» CONSIGNES ET EXERCICES
1) Recopiez mot pour mot le passage de la liste qui s'étend de la ligne contenant « What is the spatial » jusqu'à la fin de la liste, ces deux bornes comprises.
2) Rédigez la suite de la présentation du numéro 286 de la Revue d'Histoire du Théâtre, en reprenant après sa dernière phrase.

» EXTRAIT DU TEXTE
■ ■ ■ ■

Revue d'Histoire du Théâtre, n° 286 : "Théâtre, guerres et religion. Europe, XVIe s." (C. Bouteille-Mesiter, F. Cavaillé, E. Doudet, dir.)

Publié le par Marc Escola (Source : Centre culturel international de Cerisy)

Revue d'Histoire du Théâtre, n° 286 : 

"Théâtre, guerres et religion (Europe, XVIe siècle)"

Charlotte BOUTEILLE-MEISTER, Fabien CAVAILLÉ, Estelle DOUDET (dir.)

 

Ce numéro est dédié à la mémoire de Christian Biet, éclaireur de ces théâtres de l'action.

■ ■ ■ ■

» DONNÉES EXTRAITES

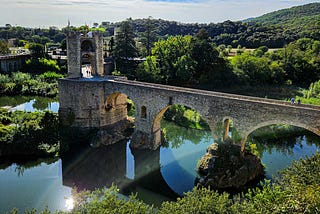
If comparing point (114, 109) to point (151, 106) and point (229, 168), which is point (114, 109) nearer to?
point (151, 106)

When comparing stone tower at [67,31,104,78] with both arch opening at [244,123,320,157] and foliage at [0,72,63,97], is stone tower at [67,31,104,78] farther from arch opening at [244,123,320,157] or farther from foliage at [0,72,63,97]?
foliage at [0,72,63,97]

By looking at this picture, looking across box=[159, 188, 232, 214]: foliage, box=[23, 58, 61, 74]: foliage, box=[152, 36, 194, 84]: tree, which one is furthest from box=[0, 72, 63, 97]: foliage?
box=[159, 188, 232, 214]: foliage

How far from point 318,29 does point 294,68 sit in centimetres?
2455

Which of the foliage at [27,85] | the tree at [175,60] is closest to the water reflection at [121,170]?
the tree at [175,60]

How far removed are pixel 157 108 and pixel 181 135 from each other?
243 inches

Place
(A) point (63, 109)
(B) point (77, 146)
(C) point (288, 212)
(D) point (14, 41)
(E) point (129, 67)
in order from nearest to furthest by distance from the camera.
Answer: (C) point (288, 212) → (B) point (77, 146) → (A) point (63, 109) → (E) point (129, 67) → (D) point (14, 41)

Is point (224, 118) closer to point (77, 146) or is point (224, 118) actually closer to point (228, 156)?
point (228, 156)

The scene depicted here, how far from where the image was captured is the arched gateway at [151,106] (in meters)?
18.6

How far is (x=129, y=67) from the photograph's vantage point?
4803 cm

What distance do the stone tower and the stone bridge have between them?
99cm

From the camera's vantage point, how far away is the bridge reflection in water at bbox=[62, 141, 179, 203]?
67.7 ft

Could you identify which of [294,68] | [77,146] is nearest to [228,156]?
[77,146]

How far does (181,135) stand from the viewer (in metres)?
29.3

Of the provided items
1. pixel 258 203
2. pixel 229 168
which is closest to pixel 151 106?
pixel 229 168
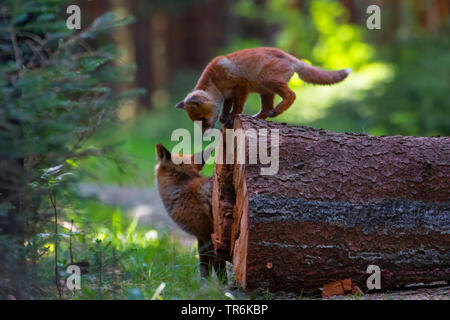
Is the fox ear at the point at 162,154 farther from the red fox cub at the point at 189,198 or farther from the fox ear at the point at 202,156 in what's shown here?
the fox ear at the point at 202,156

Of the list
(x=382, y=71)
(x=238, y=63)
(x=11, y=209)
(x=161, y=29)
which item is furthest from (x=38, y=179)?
(x=161, y=29)

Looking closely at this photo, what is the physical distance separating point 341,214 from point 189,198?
1917 millimetres

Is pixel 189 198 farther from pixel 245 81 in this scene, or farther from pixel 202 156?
pixel 245 81

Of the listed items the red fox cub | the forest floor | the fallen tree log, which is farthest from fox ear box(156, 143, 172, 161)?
the fallen tree log

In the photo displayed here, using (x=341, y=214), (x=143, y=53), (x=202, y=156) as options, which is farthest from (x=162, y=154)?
(x=143, y=53)

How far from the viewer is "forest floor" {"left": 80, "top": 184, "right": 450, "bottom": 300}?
13.3 feet

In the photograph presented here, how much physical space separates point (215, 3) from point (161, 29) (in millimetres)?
3413

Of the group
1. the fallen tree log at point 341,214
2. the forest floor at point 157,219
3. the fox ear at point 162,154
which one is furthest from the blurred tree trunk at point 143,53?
the fallen tree log at point 341,214

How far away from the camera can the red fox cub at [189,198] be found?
17.6 feet

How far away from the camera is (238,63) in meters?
5.44

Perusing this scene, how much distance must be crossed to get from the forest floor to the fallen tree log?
0.09 meters

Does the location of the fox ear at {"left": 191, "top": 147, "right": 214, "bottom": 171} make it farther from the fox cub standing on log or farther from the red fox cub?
the fox cub standing on log

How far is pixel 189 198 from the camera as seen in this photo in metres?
5.50

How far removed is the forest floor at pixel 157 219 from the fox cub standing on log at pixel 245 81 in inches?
51.4
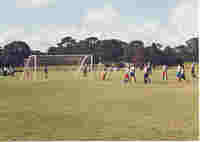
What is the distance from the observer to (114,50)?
3723 inches

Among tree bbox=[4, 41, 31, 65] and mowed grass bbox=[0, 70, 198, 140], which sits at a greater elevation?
tree bbox=[4, 41, 31, 65]

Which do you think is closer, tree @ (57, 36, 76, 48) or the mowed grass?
the mowed grass

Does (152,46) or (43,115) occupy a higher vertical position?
(152,46)

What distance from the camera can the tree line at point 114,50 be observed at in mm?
81188

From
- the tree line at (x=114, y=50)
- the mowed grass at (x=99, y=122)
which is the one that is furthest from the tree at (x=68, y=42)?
the mowed grass at (x=99, y=122)

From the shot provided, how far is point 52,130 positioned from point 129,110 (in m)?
3.36

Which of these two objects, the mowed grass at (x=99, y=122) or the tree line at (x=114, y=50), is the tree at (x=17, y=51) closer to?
the tree line at (x=114, y=50)

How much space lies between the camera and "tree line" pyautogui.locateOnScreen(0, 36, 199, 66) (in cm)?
8119

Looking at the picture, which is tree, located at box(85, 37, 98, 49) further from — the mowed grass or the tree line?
the mowed grass

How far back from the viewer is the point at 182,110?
30.6 ft

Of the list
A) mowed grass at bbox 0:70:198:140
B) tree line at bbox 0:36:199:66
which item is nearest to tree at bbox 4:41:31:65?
tree line at bbox 0:36:199:66

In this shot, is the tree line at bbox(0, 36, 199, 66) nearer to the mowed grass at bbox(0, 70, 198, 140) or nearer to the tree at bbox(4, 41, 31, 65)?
the tree at bbox(4, 41, 31, 65)

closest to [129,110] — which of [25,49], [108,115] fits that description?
[108,115]

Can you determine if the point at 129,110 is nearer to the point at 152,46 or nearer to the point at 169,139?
the point at 169,139
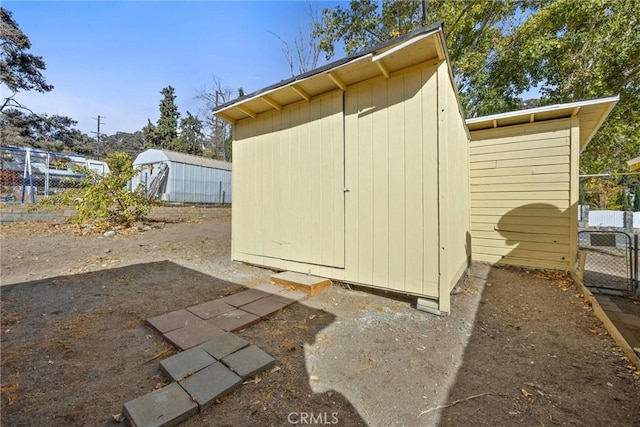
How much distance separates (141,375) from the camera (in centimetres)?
161

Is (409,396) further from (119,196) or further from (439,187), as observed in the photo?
(119,196)

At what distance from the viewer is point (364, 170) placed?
303 centimetres

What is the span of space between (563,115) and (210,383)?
584 cm

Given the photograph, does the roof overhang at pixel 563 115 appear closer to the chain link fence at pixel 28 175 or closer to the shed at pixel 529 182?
the shed at pixel 529 182

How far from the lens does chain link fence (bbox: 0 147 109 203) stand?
23.4 feet

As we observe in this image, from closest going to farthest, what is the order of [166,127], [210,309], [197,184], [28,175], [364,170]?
[210,309] → [364,170] → [28,175] → [197,184] → [166,127]

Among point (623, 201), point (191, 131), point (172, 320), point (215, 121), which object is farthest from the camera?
point (191, 131)

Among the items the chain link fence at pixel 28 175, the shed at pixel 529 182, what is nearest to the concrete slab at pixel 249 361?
the shed at pixel 529 182

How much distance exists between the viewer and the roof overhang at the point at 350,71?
2418 millimetres

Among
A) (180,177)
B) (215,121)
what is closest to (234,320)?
(180,177)

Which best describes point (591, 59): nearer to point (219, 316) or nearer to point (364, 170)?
point (364, 170)

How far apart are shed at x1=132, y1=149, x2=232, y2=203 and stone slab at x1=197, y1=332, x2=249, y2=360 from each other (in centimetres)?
1120

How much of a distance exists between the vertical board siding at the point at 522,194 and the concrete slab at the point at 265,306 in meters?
4.08

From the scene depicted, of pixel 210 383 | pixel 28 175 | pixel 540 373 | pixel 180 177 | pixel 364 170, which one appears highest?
pixel 180 177
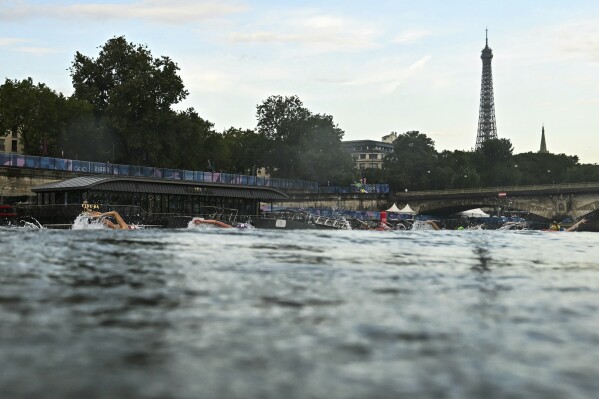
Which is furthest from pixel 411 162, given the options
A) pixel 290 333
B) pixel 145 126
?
pixel 290 333

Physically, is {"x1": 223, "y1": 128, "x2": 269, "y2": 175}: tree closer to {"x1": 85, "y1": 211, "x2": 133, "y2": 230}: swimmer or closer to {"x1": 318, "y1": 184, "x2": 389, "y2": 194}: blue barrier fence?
{"x1": 318, "y1": 184, "x2": 389, "y2": 194}: blue barrier fence

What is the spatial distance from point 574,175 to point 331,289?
489ft

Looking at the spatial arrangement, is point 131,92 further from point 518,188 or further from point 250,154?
point 518,188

■ ■ ■ ■

» ÉLÉMENTS DE RÉPONSE
1)
What is the spatial distance from point 574,175 to point 331,289?
489ft

Looking at the spatial arrangement, is point 131,92 further from point 518,188 or further from point 250,154?
point 518,188

2)
Comment faire du théâtre en temps de crise religieuse ? Mettant cette question en perspective historique, ce volume invite à redécouvrir le XVIe siècle, un moment-clef de la pluralisation des identités chrétiennes, entre âge d'or théâtral et basculement dans les guerres civiles. Sans se limiter à un pays ou à une des confessions en lutte, il en propose une approche globale et interconnectée en étudiant la diversité des régions de France et d'Europe, inégalement touchées par le militantisme ; les circulations des hommes et des œuvres, qui usèrent de dramaturgies nouvelles ou éprouvées ; le déploiement sans précédent d'une intermédialité associant spectacles, livres et images. Les théâtres des guerres de religion, où s'est inventé la propagande, sont rarement joués aujourd'hui. Mais leurs remises en scène expérimentales soulèvent des questions toujours d'actualité.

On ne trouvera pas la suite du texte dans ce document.